The relationship between psychotherapy and family mediation is rooted in regulating emotions to transform behaviours and improve relationships. Meaning-making and narrative reconstruction is central to both disciplines, making their amalgamation beneficial for family mediation. Circular questioning uncovers relational patterns instead of linear blaming. Reframing negative language into values allows parties to shift from an accusatory tone to an expression of underlying needs, reflecting Rogerian and cognitive-behavioral principles of constructive communication.[2] Similarly, slowing down escalation is linked to Winnicott’s idea of providing a ‘holding environment’, while narrative reframing is a mediator’s way of guiding the individuals towards future-oriented healing solutions.

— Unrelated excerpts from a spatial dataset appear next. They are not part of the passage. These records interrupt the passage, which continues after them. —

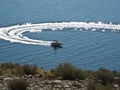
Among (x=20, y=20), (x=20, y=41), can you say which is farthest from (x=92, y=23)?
(x=20, y=41)

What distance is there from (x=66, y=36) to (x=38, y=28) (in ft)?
15.8

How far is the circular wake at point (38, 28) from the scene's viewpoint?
153 ft

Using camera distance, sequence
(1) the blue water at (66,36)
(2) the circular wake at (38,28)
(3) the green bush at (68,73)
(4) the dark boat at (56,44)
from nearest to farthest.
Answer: (3) the green bush at (68,73) < (1) the blue water at (66,36) < (4) the dark boat at (56,44) < (2) the circular wake at (38,28)

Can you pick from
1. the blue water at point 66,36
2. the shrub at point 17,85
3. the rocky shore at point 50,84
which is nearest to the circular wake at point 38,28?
the blue water at point 66,36

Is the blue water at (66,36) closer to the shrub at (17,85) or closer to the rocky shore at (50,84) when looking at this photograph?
the rocky shore at (50,84)

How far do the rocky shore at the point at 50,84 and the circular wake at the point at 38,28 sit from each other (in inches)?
1292

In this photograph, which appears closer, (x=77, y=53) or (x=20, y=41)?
(x=77, y=53)

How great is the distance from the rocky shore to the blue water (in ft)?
73.7

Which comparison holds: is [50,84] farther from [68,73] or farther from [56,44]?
[56,44]

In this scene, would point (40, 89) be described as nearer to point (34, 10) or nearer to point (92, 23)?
point (92, 23)

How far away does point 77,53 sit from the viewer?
4138 cm

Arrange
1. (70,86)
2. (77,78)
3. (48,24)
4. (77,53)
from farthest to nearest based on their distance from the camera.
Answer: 1. (48,24)
2. (77,53)
3. (77,78)
4. (70,86)

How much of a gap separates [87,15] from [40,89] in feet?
179

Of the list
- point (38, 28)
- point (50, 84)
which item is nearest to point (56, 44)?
point (38, 28)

5. The Mediator’s Self: Reflective Practice and Emotional Containment

The mediators must also be self-aware when dealing with the emotionally charged disputes of families. It is natural for a mediator to struggle with their emotions when they deal with volatile behaviours such as anger and disappointment originating from broken families. Self-awareness and discipline it of the utmost necessity for the mediators here. For example, they need to consciously recognise counter-transference in their behaviours as well, which may be reactionary. When mediators apply psychological tools, they can be better equipped to recognise such patterns.

6. Redefining resolution

There is a need to integrate the emotional aspect in mediation settings. The mediation table needs to offer more than rational solutions. It has to cater to the emotional undercurrents, which are even stronger and more complex for expatriate families due to the various challenges they face related to cultural shocks, loss of identity, emotional baggage, childhood traumas, and so on. Hence, successfully mediated settlements can no longer just be an enforceable legal instrument - it should be a more comprehensive resolution that addresses the emotional states of clients and helps them heal from the psychological wounds of family disputes.